Blog‎ > ‎

Unique ID, Sanity Checks, I/O Latency (Ceph), Yuan/SDR, Databases and locking

posted Nov 19, 2016, 10:12 PM by Sami Lehtinen   [ updated Nov 19, 2016, 10:13 PM ]
  • It's wonderful how people refuse to realize the facts. One again had very long call about identifying transactions, without unique identifier. I think it's totally insane to try to process data in global systems with some random crap identifiers. The only way to make it work, is to use solid unique identifiers. To be honest, this is topic which has been no discussed for several years. Secondary issue is also the user experience. Current operators in the field with their legacy software and bad processes usually cause delay of hours to days in data processing. They're totally not prepared for real time processing and everything is based on decades old technology. This is prefect example why some times it would be much better to clear the desk and throw out the old junk. Building new system from scratch would be much easier than trying to add new flashy features to extremely old technology which nobody wants to maintain / modify. 
  • Tutanota 2.11 finally allows viewing of HTTP headers, that's awesome. It was one of the reasons why I really didn't like their service at all.
  • N+2 won't help anything at all, if the systems are seriously misconfigured. There are just so many different failure vectors. Is there automatic protection against misconfiguration? Something like unit tests, checking if system will be functional with new configuration? That's a good question. - This is related to the previous Admin Post / DNS issues. But also a generic question. Why does system accept a configuration, which is clearly insane and would crash everything? How about doing some sanity checks?
  • Just wondering why DNS server is configured to Server: 127.0.1.1 until I run sudo dhclient and after that it shows the stuff in dhclient.conf. Interesting. I guess that's something what's also obvious if you just know what you're doing. I clearly don't.
  • Worked with HD Tune, bonnie++ and fio to check out some disk system performance issues. Results are still bit unclear, but I'll try to get more analytics. Problem is the usual case, users claim system is slow, I can see that disk I/O is maxed all the time, but system administration claims that there's nothing wrong with the system or the performance. Sigh. I hate being in this position, but this is all too common. It's almost always like this. Nobody ever says oh yeah, it sucks, I'll fix it. Instead they'll spent two weeks working on reasons why not to do days work. If I can collect some data I can publish suitably so it won't annoy anyone too much, I'll do it. It seems that most tests write and read data repeatedly. Which is very bad if your performance problem is caused by tiered storages random cold reads. Naturally the problem doesn't ever exist when you do the tests, because the tests do not test for that particular case. With HD Tune you can get results if you run it on freshly booted server without any other tasks causing data to be cached and let the backend systems 'cool down' for enough. I think I'll get some results if I'll simply dd whole drive to null, that forces also the areas of disk to be read which aren't being commonly read. In some cases the I/O latency times for these cold data hits are in tens of seconds. - Some tests reveal that empty areas on disk are read much faster than the areas containing data. - As well as disk system jitter his huge at times: lat (msec) : 100=2.75%, 250=0.96%, 500=0.13%, 750=0.02%, 1000=0.01%, 2000=0.05%, >=2000=0.07% - If you happen to hit a few of those over 2k in row, it's going to be a bad day, this is exactly the problem what I were complaining about. Disk I/O can stall for several seconds or even tens of seconds suddenly.  Storage is backed by Ceph Block Storage.

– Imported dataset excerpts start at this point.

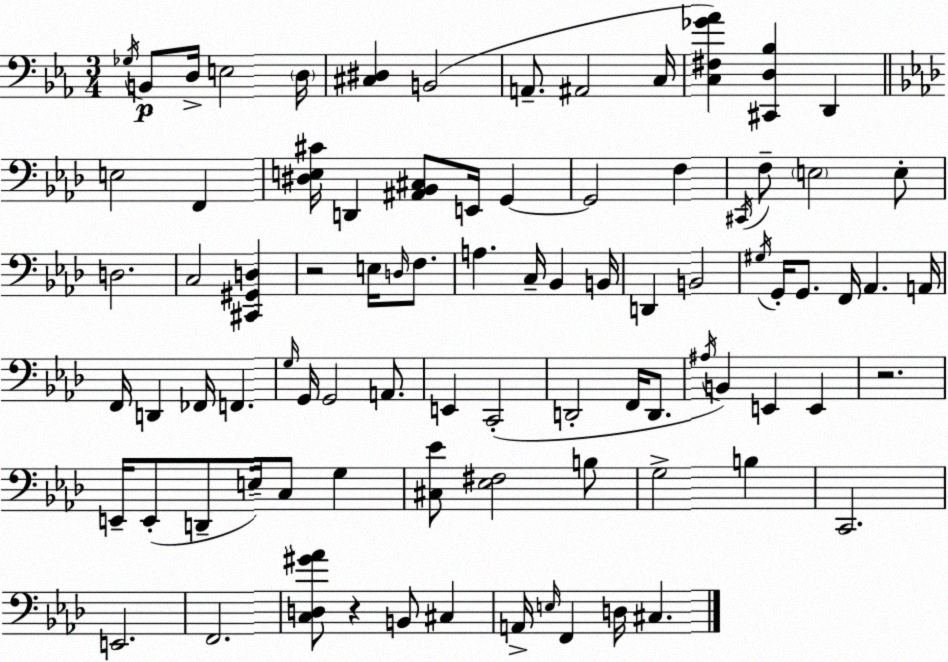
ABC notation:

X:1
T:Untitled
M:3/4
L:1/4
K:Cm
_G,/4 B,,/2 D,/4 E,2 D,/4 [^C,^D,] B,,2 A,,/2 ^A,,2 C,/4 [C,^F,_G_A] [^C,,D,_B,] D,, E,2 F,, [^D,E,^C]/4 D,, [^A,,_B,,^C,]/2 E,,/4 G,, G,,2 F, ^C,,/4 F,/2 E,2 E,/2 D,2 C,2 [^C,,^G,,D,] z2 E,/4 D,/4 F,/2 A, C,/4 _B,, B,,/4 D,, B,,2 ^G,/4 G,,/4 G,,/2 F,,/4 _A,, A,,/4 F,,/4 D,, _F,,/4 F,, G,/4 G,,/4 G,,2 A,,/2 E,, C,,2 D,,2 F,,/4 D,,/2 ^A,/4 B,, E,, E,, z2 E,,/4 E,,/2 D,,/2 E,/4 C,/2 G, [^C,_E]/2 [_E,^F,]2 B,/2 G,2 B, C,,2 E,,2 F,,2 [C,D,^G_A]/2 z B,,/2 ^C, A,,/4 E,/4 F,, D,/4 ^C,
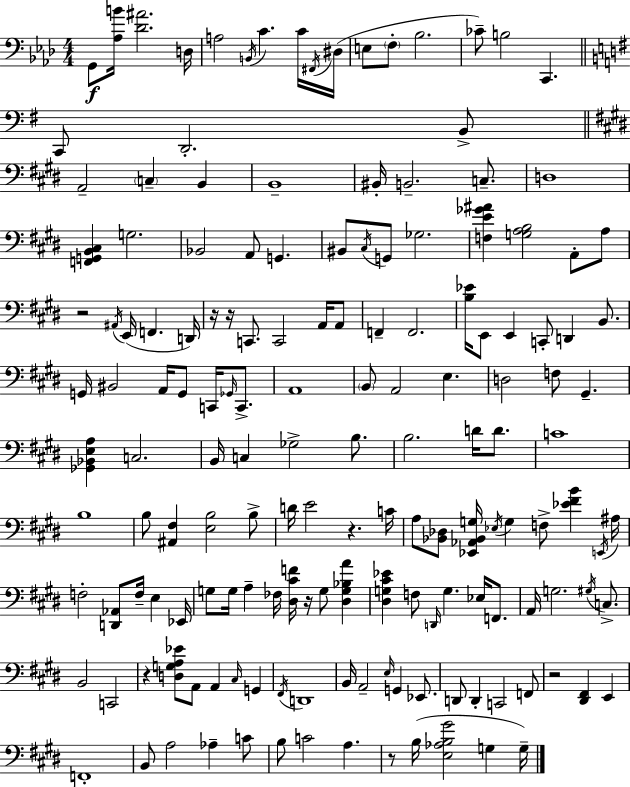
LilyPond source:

{
  \clef bass
  \numericTimeSignature
  \time 4/4
  \key f \minor
  g,8\f <aes b'>16 <des' ais'>2. d16 | a2 \acciaccatura { b,16 } c'4. c'16 | \acciaccatura { fis,16 }( dis16 e8 \parenthesize f8-. bes2. | ces'8--) b2 c,4. | \break \bar "||" \break \key g \major c,8 d,2.-. b,8-> | \bar "||" \break \key e \major a,2-- \parenthesize c4-- b,4 | b,1-- | bis,16-. b,2.-- c8.-- | d1 | \break <f, g, b, cis>4 g2. | bes,2 a,8 g,4. | bis,8 \acciaccatura { cis16 } g,8 ges2. | <f e' ges' ais'>4 <g a b>2 a,8-. a8 | \break r2 \acciaccatura { ais,16 }( e,16 f,4. | d,16) r16 r16 c,8. c,2 a,16 | a,8 f,4-- f,2. | <b ees'>16 e,8 e,4 c,8-. d,4 b,8. | \break g,16 bis,2 a,16 g,8 c,16 \grace { ges,16 } | c,8.-> a,1 | \parenthesize b,8 a,2 e4. | d2 f8 gis,4.-- | \break <ges, bes, e a>4 c2. | b,16 c4 ges2-> | b8. b2. d'16 | d'8. c'1 | \break b1 | b8 <ais, fis>4 <e b>2 | b8-> d'16 e'2 r4. | c'16 a8 <bes, des>8 <ees, aes, bes, g>16 \acciaccatura { ees16 } g4 f8-> <ees' fis' b'>4 | \break \acciaccatura { e,16 } ais16 f2-. <d, aes,>8 f16-- | e4 ees,16 g8 g16 a4-- fes16 <dis cis' f'>16 r16 g8 | <dis g bes a'>4 <dis g cis' ees'>4 f8 \grace { d,16 } g4. | ees16 f,8. a,16 g2. | \break \acciaccatura { gis16 } c8.-> b,2 c,2 | r4 <d g a ees'>8 a,8 a,4 | \grace { cis16 } g,4 \acciaccatura { fis,16 } d,1 | b,16 a,2-- | \break \grace { e16 } g,4 ees,8. d,8 d,4-. | c,2 f,8 r2 | <dis, fis,>4 e,4 f,1-. | b,8 a2 | \break aes4-- c'8 b8 c'2 | a4. r8 b16( <e aes b gis'>2 | g4 g16--) \bar "|."
}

  • Yuan to be included in SDR, interesting. China is clearly making important progress on global power scale.
  • Even more discussions with database engineers about extremely simple issues like counters. They were wondering why there are failures in incrementing the counter. This should be so basic CS stuff that I don't even know what there's to discuss about this. If you require sequential counter, then there can be only one update at a time running and that's it. Yes, it causes rate limit. There's nothing to discuss about this matter. Yet they're still wondering why this is happening. - I thought CS people should be fairly logical guys with stuff like this. Another option is of course using locking which prevents any parallel access to the data, but that's even worse than the opportunistic locking which fails on commit. - Which I prefer with all of my projects for a good reason. It opportunistic locking can be problematic in case the database doesn't provide snapshot isolation on beginning on transaction. But knowing in detail how the database works, you can layer this stuff as additional layer on top of it. Compare and Swap is the easiest way to implement "opportunistic locking". Yet in some cases if there are latencies involved, this can make things go from bad to worse. Always make and use overall picture of the situation to make the decisions, there's no silver bullet solution out there which would make everything work magically.